OPEC, other nations extend output cut to March
- Author: Zachary Reyes May 28, 2017,
May 28, 2017, 10:25
With U.S. output rising steadily and OPEC and its allies potentially raising production in 2018 to regain lost market share, many traders, including Goldman Sachs, already expect another price slump.
Oil had climbed back above US$51 a barrel after Saudi Arabia and non-Opec member Russian Federation rallied support from the Organisation of Petroleum Exporting Countries (Opec) and other nations to extend the deal into next year.
After sparing its prized United States market from oil-output cuts, Saudi Arabia plans to "markedly" reduce exports to its political ally in the coming weeks in an effort to reduce swollen and highly visible crude inventories in the world's biggest consumer.
The agreement would not have come as a surprise to all.

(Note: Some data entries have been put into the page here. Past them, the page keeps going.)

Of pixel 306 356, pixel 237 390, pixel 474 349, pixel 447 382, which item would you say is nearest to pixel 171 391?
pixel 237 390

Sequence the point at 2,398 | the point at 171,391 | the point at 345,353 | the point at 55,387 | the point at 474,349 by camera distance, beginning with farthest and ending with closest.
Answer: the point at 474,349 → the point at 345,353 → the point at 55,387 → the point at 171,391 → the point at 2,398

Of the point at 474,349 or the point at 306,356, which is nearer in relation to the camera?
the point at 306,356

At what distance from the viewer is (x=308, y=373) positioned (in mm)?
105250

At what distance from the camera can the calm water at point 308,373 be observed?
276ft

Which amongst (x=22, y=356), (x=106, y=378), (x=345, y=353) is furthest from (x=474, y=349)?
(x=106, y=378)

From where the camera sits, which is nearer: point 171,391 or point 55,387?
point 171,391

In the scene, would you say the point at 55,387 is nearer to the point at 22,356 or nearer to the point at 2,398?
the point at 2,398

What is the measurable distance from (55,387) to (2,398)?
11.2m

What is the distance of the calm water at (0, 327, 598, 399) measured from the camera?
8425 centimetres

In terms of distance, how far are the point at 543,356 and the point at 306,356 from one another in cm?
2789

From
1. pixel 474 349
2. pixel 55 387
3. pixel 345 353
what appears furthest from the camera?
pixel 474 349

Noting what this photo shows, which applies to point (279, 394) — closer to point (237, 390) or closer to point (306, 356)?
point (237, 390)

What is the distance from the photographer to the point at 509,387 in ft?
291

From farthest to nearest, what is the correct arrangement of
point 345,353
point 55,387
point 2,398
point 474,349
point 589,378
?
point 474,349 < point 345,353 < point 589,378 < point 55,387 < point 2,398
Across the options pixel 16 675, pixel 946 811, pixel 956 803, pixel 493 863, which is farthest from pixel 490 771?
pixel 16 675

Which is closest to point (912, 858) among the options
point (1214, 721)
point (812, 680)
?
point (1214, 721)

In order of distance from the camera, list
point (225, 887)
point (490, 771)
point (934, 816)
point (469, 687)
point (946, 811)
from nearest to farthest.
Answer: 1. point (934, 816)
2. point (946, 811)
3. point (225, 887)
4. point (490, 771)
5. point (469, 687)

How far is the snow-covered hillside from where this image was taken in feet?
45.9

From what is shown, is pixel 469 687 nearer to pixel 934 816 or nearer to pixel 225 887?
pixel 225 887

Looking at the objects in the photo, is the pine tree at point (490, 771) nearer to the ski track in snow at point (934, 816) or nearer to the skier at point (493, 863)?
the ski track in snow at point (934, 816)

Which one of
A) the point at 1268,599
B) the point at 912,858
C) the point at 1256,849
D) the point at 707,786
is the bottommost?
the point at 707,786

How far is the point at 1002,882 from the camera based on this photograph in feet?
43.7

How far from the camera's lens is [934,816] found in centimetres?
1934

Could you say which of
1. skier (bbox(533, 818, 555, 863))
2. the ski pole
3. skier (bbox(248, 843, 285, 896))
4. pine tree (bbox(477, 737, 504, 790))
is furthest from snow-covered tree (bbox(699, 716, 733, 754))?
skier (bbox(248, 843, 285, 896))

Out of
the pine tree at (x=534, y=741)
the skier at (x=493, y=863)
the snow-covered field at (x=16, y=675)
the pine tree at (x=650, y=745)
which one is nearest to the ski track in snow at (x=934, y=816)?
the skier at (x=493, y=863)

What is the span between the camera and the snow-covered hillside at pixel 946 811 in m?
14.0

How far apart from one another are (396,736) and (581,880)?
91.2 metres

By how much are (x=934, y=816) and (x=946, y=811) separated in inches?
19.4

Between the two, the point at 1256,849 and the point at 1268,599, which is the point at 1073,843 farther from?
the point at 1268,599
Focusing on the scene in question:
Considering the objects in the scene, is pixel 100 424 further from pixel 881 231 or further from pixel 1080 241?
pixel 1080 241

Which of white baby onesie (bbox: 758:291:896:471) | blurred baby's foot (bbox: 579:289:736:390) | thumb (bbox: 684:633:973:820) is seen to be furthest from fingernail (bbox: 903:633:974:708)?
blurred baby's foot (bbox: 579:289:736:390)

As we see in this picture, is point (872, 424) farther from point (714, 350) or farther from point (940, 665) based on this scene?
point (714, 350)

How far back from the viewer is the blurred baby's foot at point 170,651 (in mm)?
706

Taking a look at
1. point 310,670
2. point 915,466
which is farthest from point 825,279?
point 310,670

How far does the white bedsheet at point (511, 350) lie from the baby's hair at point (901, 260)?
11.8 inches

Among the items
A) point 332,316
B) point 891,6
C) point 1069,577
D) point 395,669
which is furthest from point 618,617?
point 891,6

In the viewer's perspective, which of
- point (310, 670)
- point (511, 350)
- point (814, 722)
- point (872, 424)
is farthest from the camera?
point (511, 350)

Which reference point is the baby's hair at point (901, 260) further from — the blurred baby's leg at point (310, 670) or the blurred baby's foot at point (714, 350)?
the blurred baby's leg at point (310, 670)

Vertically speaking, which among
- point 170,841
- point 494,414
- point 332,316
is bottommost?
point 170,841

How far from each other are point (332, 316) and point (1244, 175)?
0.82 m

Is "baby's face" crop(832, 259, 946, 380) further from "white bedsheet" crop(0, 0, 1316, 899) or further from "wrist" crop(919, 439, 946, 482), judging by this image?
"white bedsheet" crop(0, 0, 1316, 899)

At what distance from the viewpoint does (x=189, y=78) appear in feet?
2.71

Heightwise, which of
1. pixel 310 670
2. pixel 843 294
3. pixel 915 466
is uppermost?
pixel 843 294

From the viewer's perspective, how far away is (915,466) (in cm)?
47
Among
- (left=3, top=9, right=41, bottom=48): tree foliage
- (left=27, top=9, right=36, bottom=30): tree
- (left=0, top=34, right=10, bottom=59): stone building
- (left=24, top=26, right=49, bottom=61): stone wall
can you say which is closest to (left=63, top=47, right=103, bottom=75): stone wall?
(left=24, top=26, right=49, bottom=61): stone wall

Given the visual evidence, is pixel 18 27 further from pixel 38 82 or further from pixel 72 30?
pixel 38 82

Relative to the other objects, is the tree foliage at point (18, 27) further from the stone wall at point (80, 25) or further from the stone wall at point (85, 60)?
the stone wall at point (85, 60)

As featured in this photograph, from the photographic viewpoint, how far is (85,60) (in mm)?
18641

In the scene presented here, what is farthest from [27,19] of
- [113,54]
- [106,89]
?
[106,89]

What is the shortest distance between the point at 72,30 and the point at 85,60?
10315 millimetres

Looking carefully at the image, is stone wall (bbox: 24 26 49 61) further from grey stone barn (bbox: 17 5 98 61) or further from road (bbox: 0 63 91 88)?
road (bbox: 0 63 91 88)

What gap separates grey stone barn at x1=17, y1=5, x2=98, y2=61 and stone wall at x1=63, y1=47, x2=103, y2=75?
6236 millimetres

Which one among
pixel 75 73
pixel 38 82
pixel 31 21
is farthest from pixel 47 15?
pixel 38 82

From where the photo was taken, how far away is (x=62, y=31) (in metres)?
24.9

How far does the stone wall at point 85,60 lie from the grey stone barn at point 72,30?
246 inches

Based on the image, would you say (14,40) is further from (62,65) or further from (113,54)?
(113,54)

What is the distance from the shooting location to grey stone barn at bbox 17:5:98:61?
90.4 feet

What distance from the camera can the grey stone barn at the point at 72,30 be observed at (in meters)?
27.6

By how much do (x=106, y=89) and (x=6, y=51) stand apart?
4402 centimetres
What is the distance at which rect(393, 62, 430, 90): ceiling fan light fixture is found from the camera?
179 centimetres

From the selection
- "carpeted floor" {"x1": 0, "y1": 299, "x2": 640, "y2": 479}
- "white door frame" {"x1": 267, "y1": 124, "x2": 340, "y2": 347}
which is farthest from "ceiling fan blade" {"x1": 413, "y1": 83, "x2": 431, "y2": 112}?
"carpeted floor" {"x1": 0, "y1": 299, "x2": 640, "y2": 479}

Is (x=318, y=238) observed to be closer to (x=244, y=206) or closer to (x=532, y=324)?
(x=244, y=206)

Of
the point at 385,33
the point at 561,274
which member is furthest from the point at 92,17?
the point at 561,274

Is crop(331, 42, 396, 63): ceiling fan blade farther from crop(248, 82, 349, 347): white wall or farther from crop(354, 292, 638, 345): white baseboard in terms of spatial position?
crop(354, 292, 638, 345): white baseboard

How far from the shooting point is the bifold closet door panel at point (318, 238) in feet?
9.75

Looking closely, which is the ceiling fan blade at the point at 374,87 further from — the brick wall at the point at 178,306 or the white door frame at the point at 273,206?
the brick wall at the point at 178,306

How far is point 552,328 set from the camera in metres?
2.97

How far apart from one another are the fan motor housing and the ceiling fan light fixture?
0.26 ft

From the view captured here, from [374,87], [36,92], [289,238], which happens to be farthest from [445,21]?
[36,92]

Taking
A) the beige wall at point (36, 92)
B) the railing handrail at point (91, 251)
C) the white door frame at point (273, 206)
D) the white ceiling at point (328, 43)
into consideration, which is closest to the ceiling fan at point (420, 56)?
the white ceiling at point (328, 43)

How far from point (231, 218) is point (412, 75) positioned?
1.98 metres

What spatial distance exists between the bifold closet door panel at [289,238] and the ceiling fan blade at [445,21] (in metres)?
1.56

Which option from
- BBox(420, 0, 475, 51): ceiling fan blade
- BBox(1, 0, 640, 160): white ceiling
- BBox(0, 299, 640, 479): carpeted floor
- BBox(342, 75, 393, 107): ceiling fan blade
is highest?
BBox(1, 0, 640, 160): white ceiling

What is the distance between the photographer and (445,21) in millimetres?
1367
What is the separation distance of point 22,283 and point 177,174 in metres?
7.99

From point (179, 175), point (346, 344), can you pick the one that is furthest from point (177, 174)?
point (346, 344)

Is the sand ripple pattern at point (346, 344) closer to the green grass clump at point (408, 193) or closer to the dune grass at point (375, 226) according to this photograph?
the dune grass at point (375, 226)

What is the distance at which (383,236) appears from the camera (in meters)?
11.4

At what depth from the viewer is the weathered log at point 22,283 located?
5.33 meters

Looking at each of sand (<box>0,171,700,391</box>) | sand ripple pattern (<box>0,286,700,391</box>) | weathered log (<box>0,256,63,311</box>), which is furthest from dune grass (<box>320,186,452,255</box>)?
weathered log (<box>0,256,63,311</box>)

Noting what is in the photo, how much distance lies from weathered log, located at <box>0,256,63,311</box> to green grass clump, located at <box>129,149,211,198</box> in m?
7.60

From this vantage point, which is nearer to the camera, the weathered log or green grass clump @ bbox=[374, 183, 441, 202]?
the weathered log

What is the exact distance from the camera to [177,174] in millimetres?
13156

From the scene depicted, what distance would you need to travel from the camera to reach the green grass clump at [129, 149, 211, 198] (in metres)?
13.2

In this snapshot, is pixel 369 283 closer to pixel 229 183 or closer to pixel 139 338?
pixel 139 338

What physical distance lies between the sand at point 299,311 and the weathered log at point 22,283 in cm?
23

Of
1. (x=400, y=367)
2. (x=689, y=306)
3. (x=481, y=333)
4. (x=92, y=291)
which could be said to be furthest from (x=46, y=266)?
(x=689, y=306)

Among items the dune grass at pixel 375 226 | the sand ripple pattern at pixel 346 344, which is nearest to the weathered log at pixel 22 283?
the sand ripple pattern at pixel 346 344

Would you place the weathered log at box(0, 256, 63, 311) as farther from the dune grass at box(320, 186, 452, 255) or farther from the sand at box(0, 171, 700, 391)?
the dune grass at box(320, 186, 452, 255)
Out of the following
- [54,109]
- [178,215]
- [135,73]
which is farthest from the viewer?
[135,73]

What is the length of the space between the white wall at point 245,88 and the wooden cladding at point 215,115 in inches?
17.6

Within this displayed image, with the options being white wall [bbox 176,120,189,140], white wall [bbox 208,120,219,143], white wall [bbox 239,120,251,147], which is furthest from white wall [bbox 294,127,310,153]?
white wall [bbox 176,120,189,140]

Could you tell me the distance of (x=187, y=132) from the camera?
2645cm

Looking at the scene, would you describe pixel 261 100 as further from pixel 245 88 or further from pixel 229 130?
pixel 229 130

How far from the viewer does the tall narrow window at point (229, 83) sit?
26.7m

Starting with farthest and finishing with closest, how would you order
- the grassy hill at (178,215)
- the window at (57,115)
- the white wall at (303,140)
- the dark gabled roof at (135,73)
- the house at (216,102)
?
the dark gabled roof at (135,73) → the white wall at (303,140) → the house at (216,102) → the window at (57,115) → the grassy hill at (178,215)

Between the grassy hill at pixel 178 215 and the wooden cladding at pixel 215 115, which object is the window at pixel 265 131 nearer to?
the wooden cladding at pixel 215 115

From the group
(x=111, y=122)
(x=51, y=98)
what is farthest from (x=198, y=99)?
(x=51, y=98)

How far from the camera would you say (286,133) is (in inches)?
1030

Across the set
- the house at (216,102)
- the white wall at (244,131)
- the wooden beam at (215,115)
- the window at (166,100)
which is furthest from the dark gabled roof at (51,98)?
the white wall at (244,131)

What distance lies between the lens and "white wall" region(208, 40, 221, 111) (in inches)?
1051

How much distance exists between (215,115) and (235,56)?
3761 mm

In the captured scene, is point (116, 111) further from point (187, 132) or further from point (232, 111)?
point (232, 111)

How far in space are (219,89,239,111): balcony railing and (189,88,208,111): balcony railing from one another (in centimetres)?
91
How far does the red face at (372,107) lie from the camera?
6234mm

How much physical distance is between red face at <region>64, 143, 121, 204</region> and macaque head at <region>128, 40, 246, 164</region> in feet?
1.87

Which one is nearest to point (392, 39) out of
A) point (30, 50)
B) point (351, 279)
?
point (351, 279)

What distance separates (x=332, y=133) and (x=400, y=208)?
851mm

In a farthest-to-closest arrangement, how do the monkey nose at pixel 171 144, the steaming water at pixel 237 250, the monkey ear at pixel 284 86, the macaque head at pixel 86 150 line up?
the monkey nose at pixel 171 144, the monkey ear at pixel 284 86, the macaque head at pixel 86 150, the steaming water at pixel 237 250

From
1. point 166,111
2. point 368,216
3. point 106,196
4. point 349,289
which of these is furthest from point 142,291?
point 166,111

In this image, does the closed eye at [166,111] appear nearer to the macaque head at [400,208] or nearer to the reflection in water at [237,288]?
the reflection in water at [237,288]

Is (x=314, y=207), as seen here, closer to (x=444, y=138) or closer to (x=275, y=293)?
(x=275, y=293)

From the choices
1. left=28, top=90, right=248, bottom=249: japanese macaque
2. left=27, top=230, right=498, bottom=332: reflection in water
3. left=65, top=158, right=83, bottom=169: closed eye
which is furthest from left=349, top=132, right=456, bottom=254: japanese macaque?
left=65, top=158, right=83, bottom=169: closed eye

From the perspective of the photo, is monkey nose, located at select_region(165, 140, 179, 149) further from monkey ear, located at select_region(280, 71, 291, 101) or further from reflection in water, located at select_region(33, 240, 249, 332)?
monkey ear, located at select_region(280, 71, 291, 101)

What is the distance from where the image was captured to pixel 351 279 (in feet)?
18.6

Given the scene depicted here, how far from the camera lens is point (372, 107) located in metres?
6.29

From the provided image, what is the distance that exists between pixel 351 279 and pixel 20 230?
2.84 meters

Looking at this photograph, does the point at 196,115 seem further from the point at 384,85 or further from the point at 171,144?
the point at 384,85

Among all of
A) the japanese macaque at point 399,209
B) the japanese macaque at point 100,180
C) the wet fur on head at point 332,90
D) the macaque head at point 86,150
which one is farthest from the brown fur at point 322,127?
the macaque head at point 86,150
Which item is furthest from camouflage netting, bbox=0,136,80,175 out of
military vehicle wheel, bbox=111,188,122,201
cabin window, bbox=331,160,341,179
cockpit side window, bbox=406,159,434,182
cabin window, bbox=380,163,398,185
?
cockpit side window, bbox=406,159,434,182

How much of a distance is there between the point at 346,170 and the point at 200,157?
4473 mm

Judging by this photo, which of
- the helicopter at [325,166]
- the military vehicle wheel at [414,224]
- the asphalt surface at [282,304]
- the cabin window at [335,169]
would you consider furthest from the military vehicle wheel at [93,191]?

"Texas shale producers forced OPEC this morning to extend its oil production cuts for nine months", said Ryan Sitton, of the Texas Railroad Commission. Industry experts had predicted OPEC would agree to deeper curbs or a 12-month extension.
That could increase supplies and drag down prices again. Brent crude, the global standard, rose 3 cents to $51.49 a barrel in London.
Regarding the effect of the proposed partial sale of US Strategic Petroleum Reserve (SPR) on OPEC deal, the analysts noted that the impact on oil prices from a gradual sell-off of the SPR is likely to be small as commercial stocks are falling.
Early indications from USA futures prices suggest a similar pullback on Wall Street Friday, with modest declines priced into both the Dow Jones Industrial Average and the broader S&P 500, the latter of which printed its second-consecutive all-time high Thursday when it closed at 2,415.07 points.
At 8:14am BST, Brent was broadly flat at $51.49 per barrel up 0.1% or 3 cents, while the WTI was down 0.1% or 6 cents to $48.84 per barrel. Post-meeting, however, financial markets sold off oil after the production cut extension agreement largely due to the belief that not enough had been done to rid the market of the growing supply glut.
However, the scale of output cut remains the same at 1.8 million barrels a day.
The problem for OPEC is that while crude sits substantially below the highs of around $100 a barrel reached in 2014, it is high enough to bring back into the market US producers who eased back as prices tumbled past year.